» **Tarefas propostas**
A. Responda, com base no texto sobre o diretor e os atores:
(i) Como o diretor passa a ser visto?
(ii) Em que dia virá a recompensa?
(iii) Segundo a convicção de alguns atores, apesar de quê a peça fez sucesso?
B. Copie do texto sobre o diretor e os atores o trecho entre "Agir assim costuma" e "algumas valiosas contribuições.", inclusive.
C. Retome o texto sobre o diretor e os atores a partir do ponto em que ele termina.

» **Página**
---------------
Agir assim costuma desagradar muito. O diretor passa a ser visto como um ditador arbitrário e um egocêntrico que não admite colaborações preciosas dos atores. É preciso tolerar essa má fama e ter paciência para aguardar a recompensa que virá no dia da estréia - e ainda suportar, depois, a teimosa convicção de alguns atores, de que a peça fez sucesso APESAR do corte injustificado de algumas valiosas contribuições.
---------------
» **Entradas do conjunto**
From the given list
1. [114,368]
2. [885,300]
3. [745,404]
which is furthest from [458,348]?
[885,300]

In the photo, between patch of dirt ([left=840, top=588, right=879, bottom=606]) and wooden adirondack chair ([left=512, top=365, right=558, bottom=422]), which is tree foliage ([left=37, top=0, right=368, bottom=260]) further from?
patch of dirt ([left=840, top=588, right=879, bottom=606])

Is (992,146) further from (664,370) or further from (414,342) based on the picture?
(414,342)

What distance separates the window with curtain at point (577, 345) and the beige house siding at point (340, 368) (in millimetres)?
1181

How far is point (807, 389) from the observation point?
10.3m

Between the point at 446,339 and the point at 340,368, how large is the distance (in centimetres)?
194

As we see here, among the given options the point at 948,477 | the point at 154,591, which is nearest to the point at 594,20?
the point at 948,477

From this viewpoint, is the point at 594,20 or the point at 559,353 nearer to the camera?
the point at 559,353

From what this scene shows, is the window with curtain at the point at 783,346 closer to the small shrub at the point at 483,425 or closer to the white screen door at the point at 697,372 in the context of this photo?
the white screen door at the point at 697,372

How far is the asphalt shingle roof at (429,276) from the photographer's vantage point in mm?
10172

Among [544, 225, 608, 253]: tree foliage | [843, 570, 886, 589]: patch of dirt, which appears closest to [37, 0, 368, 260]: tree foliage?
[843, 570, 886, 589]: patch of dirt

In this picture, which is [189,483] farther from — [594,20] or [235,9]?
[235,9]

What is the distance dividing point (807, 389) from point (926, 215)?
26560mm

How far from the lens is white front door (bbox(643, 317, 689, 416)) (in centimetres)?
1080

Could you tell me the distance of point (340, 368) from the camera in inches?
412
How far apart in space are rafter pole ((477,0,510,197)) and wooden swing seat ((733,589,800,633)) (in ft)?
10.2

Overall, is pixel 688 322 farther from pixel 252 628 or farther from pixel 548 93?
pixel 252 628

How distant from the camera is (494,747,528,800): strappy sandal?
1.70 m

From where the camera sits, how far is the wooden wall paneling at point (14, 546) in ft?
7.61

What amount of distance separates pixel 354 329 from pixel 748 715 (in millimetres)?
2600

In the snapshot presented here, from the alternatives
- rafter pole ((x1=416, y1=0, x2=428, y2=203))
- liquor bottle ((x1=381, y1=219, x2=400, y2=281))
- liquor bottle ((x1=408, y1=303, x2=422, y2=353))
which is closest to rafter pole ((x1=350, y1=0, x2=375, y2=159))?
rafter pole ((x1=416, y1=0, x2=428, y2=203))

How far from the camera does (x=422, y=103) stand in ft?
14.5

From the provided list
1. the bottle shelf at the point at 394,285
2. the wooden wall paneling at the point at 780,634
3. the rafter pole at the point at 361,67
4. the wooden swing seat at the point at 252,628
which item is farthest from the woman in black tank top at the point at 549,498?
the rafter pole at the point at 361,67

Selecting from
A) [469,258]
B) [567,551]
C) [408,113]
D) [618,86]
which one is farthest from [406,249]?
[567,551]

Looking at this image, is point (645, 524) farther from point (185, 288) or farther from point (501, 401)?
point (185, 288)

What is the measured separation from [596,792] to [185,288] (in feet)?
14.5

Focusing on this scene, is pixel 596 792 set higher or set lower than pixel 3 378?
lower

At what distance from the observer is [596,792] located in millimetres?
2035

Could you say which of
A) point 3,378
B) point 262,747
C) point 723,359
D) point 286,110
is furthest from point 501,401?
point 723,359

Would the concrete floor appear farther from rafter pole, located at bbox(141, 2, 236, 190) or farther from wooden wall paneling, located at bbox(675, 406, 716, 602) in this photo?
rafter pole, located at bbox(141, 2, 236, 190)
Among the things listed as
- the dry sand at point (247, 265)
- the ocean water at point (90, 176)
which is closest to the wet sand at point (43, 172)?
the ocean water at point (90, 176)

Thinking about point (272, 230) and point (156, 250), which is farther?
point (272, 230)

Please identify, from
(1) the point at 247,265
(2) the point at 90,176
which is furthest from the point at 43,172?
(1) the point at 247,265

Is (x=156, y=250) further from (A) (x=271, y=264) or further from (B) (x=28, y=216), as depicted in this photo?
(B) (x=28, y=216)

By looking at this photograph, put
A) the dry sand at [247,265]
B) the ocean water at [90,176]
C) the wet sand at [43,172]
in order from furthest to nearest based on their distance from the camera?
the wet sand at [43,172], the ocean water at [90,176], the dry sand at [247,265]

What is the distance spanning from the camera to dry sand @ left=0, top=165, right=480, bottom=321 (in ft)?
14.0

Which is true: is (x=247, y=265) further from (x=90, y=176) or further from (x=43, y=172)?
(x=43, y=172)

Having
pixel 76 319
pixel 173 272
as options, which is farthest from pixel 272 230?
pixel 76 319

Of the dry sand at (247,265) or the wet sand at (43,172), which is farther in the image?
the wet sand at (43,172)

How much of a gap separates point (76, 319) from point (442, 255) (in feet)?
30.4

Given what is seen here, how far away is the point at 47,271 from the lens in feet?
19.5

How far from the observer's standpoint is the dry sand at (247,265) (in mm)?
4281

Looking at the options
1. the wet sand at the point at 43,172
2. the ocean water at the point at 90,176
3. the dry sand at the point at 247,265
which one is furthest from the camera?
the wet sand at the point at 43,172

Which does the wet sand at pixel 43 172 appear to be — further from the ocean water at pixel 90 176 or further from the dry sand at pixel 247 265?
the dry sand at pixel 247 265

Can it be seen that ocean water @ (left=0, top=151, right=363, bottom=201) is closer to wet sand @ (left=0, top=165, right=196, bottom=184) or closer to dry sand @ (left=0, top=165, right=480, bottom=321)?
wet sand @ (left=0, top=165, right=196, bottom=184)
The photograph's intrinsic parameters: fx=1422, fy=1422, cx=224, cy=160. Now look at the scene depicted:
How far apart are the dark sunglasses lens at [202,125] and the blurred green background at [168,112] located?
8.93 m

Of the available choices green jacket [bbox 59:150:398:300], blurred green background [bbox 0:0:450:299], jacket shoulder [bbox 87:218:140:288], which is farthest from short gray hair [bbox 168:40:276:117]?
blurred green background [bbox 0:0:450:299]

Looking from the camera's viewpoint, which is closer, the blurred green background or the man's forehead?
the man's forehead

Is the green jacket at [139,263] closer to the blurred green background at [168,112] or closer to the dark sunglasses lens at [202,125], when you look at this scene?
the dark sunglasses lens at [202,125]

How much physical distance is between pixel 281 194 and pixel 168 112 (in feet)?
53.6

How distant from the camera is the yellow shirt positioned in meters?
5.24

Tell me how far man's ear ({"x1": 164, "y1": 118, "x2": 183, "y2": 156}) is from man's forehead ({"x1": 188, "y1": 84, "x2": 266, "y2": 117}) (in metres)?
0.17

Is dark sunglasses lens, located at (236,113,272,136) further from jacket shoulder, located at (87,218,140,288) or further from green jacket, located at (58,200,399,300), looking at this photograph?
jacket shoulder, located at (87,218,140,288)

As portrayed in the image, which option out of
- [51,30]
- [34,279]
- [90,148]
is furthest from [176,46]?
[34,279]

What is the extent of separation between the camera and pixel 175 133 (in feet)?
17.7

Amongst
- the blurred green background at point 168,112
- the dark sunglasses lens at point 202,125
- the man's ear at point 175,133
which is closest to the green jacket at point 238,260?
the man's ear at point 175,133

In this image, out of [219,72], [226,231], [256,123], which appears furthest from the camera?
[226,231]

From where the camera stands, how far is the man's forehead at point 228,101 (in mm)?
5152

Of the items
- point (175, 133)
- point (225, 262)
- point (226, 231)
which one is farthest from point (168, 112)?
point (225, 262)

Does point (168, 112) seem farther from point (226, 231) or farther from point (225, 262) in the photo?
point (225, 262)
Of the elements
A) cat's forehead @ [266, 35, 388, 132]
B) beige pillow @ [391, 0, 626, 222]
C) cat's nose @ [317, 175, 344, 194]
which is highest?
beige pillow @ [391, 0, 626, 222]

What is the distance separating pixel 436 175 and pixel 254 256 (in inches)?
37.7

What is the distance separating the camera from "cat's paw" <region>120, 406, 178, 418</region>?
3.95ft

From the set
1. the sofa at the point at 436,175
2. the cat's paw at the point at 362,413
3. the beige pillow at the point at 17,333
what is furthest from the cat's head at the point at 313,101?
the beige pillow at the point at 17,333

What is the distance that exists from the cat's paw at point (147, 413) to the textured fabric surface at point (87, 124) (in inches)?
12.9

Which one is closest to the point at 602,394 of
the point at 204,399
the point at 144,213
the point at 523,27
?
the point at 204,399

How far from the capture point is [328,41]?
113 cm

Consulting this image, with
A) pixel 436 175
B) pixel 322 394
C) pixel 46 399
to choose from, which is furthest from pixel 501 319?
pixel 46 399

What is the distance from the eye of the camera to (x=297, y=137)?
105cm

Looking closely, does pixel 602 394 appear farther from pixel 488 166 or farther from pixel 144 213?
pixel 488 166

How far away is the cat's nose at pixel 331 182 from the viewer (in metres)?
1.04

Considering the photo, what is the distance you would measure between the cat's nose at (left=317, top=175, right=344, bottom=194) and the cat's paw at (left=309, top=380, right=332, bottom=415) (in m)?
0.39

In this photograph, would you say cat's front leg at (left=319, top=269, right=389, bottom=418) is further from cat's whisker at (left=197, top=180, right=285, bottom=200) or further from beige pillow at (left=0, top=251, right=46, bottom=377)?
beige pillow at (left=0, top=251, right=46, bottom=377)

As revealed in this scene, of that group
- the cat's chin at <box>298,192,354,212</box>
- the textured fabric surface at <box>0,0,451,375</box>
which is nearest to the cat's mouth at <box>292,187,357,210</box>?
---------------
» **Respostas por tarefa**
A.
(i) Como um ditador arbitrário e um egocêntrico que não admite colaborações preciosas dos atores.
(ii) No dia da estréia.
(iii) Apesar do corte injustificado de algumas valiosas contribuições.

B.
Agir assim costuma desagradar muito. O diretor passa a ser visto como um ditador arbitrário e um egocêntrico que não admite colaborações preciosas dos atores. É preciso tolerar essa má fama e ter paciência para aguardar a recompensa que virá no dia da estréia - e ainda suportar, depois, a teimosa convicção de alguns atores, de que a peça fez sucesso APESAR do corte injustificado de algumas valiosas contribuições.

C.
Compreensão

Infelizmente, a compreensão desse estado de coisas está longe de ser generalizada. Ainda não se entende com clareza que o amante com uma peruca vermelha, falando em falsete para o marido, para fingir que é uma mulher, está completamente fora de lugar numa fina sátira - embora se perceba de imediato que é inadmissível um tiroteio com mortos e feridos numa peça intimista de Tchecov. Somente quando isso estiver perfeitamente claro é que a comédia poderá se subdividir em todos os seus gêneros, cada qual se tornando "puro" (ainda que sem ganhar um nome específico), com as fronteiras claramente delimitadas. A partir daí, pode-se esperar que a má reputação de hoje se limite às formas mais grosseiras de comédia, deixando de abranger os espécimes mais artísticos. E até, quem sabe?, que os concursos de textos teatrais acabem algum dia premiando uma comédia.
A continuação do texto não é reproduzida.